Copy each of the following entries word for word, keeping every line as it appears.
>> BEGIN
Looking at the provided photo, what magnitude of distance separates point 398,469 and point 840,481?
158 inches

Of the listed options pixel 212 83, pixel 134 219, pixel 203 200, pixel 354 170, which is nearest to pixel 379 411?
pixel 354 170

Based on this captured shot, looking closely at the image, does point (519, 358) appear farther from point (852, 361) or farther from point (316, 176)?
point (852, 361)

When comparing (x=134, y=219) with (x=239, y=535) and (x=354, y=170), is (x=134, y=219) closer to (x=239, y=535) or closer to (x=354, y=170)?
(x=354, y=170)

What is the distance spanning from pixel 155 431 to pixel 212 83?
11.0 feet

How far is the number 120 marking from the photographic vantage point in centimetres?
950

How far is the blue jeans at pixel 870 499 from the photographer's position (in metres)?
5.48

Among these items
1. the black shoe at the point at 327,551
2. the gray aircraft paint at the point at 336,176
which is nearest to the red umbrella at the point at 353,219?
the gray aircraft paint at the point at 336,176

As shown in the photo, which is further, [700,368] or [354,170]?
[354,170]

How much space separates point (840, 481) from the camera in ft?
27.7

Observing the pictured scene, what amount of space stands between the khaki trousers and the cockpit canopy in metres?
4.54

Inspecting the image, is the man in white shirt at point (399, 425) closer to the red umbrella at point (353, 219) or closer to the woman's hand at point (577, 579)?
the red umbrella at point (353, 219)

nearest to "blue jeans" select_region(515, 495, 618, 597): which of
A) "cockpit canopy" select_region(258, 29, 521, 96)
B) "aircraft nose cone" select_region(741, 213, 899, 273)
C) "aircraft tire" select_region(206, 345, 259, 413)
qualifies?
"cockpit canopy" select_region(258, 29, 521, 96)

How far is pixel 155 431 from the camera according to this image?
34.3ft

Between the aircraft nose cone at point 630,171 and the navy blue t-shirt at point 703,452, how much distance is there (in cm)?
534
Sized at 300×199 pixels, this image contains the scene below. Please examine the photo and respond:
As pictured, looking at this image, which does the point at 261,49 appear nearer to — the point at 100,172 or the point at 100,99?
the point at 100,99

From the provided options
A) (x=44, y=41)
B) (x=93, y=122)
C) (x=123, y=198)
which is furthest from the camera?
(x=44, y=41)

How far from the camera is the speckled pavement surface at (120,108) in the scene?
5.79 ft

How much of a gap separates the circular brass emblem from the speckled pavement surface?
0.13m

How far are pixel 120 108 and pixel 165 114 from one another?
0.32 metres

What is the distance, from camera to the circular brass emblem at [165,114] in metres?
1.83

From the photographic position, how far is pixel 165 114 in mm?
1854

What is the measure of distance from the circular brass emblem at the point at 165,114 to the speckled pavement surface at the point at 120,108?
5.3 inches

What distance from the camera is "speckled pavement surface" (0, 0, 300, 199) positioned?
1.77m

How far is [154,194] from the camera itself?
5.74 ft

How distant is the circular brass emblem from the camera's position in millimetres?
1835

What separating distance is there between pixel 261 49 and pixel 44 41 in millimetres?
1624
>> END
◆ Task output
Looking at the provided photo, what magnitude of distance separates point 398,469 and point 840,481?
158 inches

Of the listed options pixel 212 83, pixel 134 219, pixel 203 200, pixel 354 170, which is nearest to pixel 379 411?
pixel 354 170

Based on this captured shot, looking closely at the image, does point (519, 358) appear farther from point (852, 361) or farther from point (316, 176)?
point (852, 361)

When comparing (x=134, y=219) with (x=239, y=535) and (x=354, y=170), is (x=134, y=219) closer to (x=239, y=535) or closer to (x=354, y=170)?
(x=354, y=170)

What is the distance spanning from pixel 155 431 to pixel 212 83?
11.0 feet

How far is the number 120 marking from the photographic vantage point in centimetres?
950

How far is the blue jeans at pixel 870 499 from the photographer's position (in metres)?
5.48

Among these items
1. the black shoe at the point at 327,551
2. the gray aircraft paint at the point at 336,176
which is nearest to the red umbrella at the point at 353,219?
the gray aircraft paint at the point at 336,176

As shown in the photo, which is further, [700,368] or [354,170]?
[354,170]

How much space separates point (840, 481) from the camera in ft?
27.7

Observing the pictured scene, what amount of space stands between the khaki trousers and the cockpit canopy in metres?
4.54

Inspecting the image, is the man in white shirt at point (399, 425) closer to the red umbrella at point (353, 219) or closer to the woman's hand at point (577, 579)?
the red umbrella at point (353, 219)

nearest to "blue jeans" select_region(515, 495, 618, 597): which of
A) "cockpit canopy" select_region(258, 29, 521, 96)
B) "aircraft nose cone" select_region(741, 213, 899, 273)
C) "aircraft tire" select_region(206, 345, 259, 413)
qualifies?
"cockpit canopy" select_region(258, 29, 521, 96)

How far is pixel 155 431 from the camera according to this image?
34.3ft

Between the aircraft nose cone at point 630,171 and the navy blue t-shirt at point 703,452, how much distance is there (in cm)?
534
Sized at 300×199 pixels, this image contains the scene below. Please examine the photo and respond:
As pictured, looking at this image, which does the point at 261,49 appear nearer to — the point at 100,172 or the point at 100,99?
the point at 100,99

From the provided options
A) (x=44, y=41)
B) (x=93, y=122)
C) (x=123, y=198)
which is furthest from the camera?
(x=44, y=41)

How far from the camera is the speckled pavement surface at (120,108) in the scene?
5.79 ft

How much of a gap separates the circular brass emblem from the speckled pavement surface?
0.13m

How far are pixel 120 108 and pixel 165 114 from one another?
0.32 metres

What is the distance, from camera to the circular brass emblem at [165,114] in metres?
1.83

From the photographic position, how far is pixel 165 114 in mm?
1854

What is the measure of distance from the circular brass emblem at the point at 165,114 to the speckled pavement surface at the point at 120,108?
5.3 inches

What distance from the camera is "speckled pavement surface" (0, 0, 300, 199) positioned?
1.77m

How far is [154,194] from the camera itself?
5.74 ft

How distant is the circular brass emblem from the camera's position in millimetres?
1835

What separating distance is there between pixel 261 49 and pixel 44 41 in millimetres?
1624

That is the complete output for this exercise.